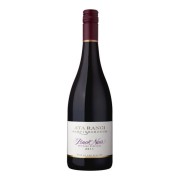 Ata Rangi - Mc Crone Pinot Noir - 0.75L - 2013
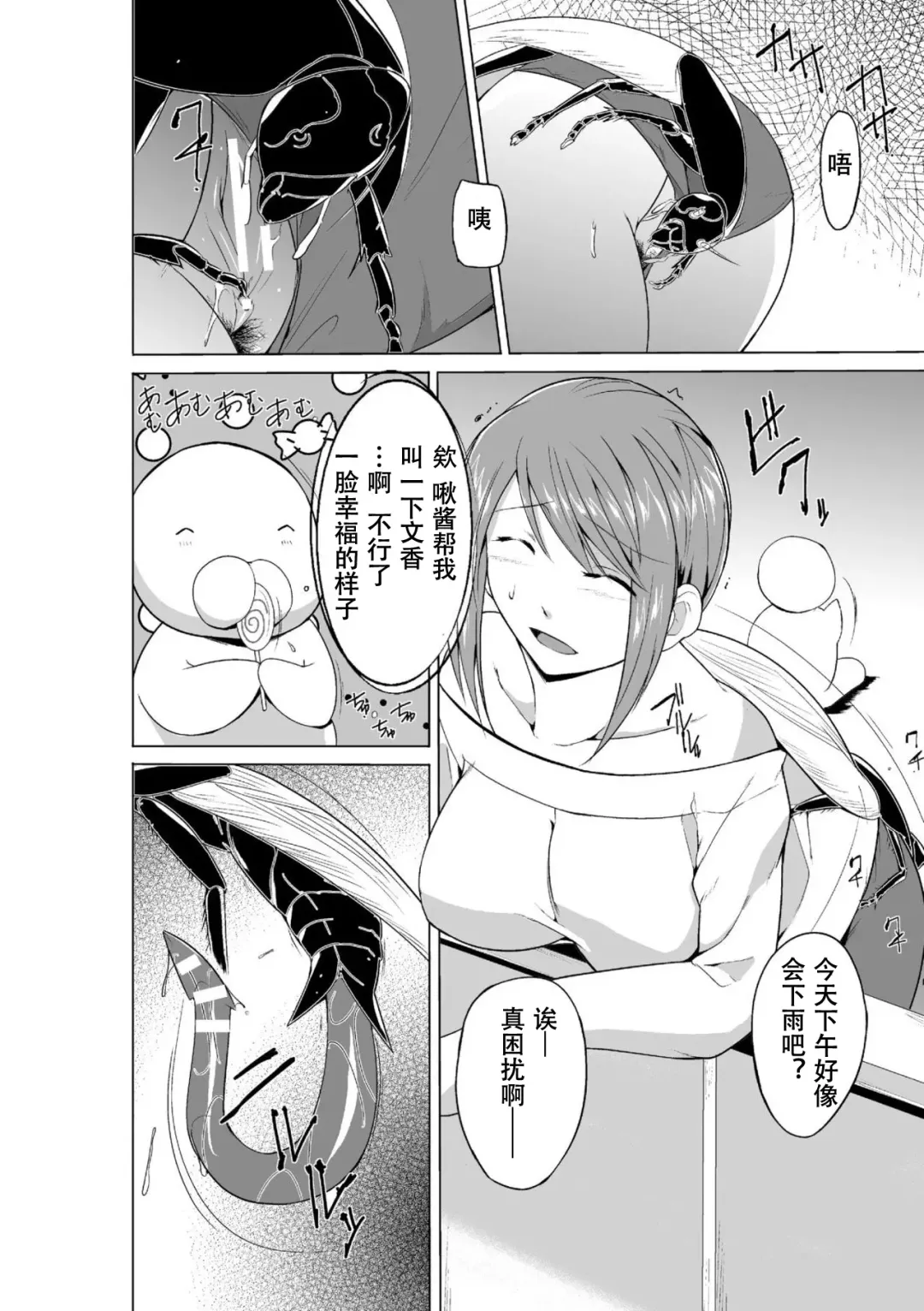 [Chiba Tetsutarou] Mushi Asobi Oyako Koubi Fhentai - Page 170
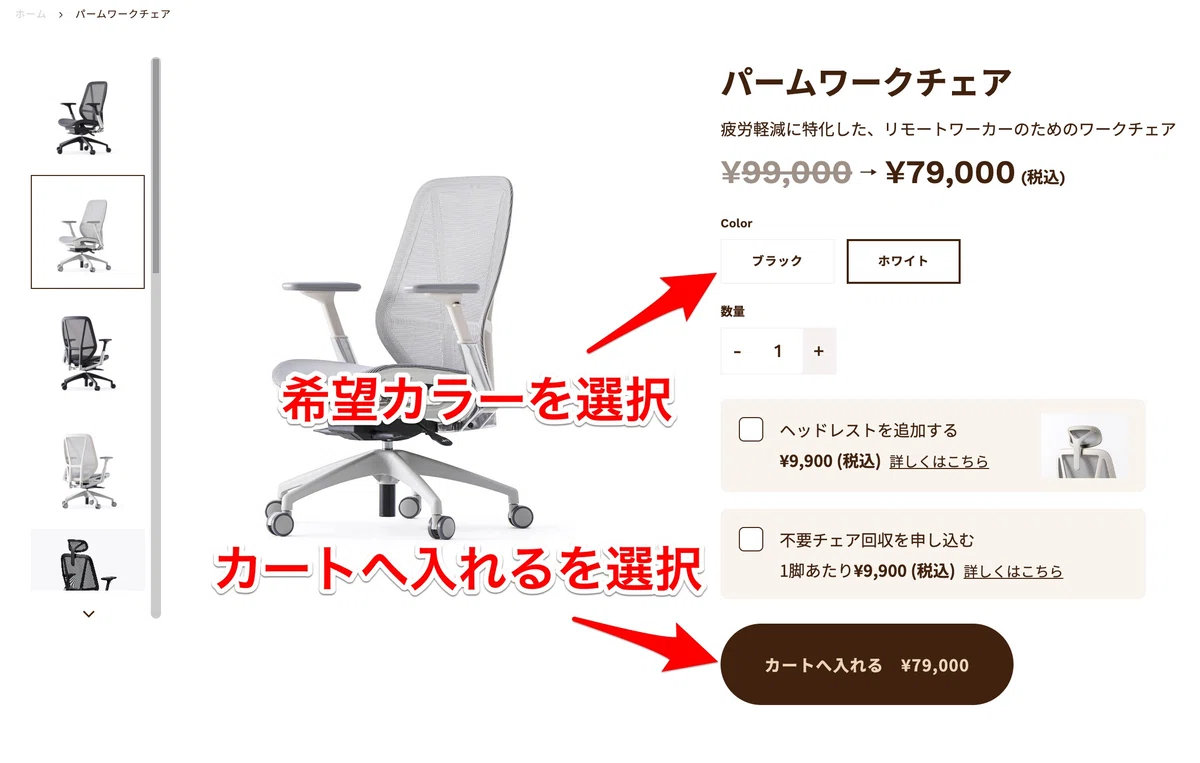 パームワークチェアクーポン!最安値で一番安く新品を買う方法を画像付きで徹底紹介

================================

=== Action item ===
Repeat the material above exactly. Leave every picture out of it.

=== Output for this task ===
 Ata Rangi - Mc Crone Pinot Noir - 0.75L - 2013
 [Chiba Tetsutarou] Mushi Asobi Oyako Koubi Fhentai - Page 170
 パームワークチェアクーポン!最安値で一番安く新品を買う方法を画像付きで徹底紹介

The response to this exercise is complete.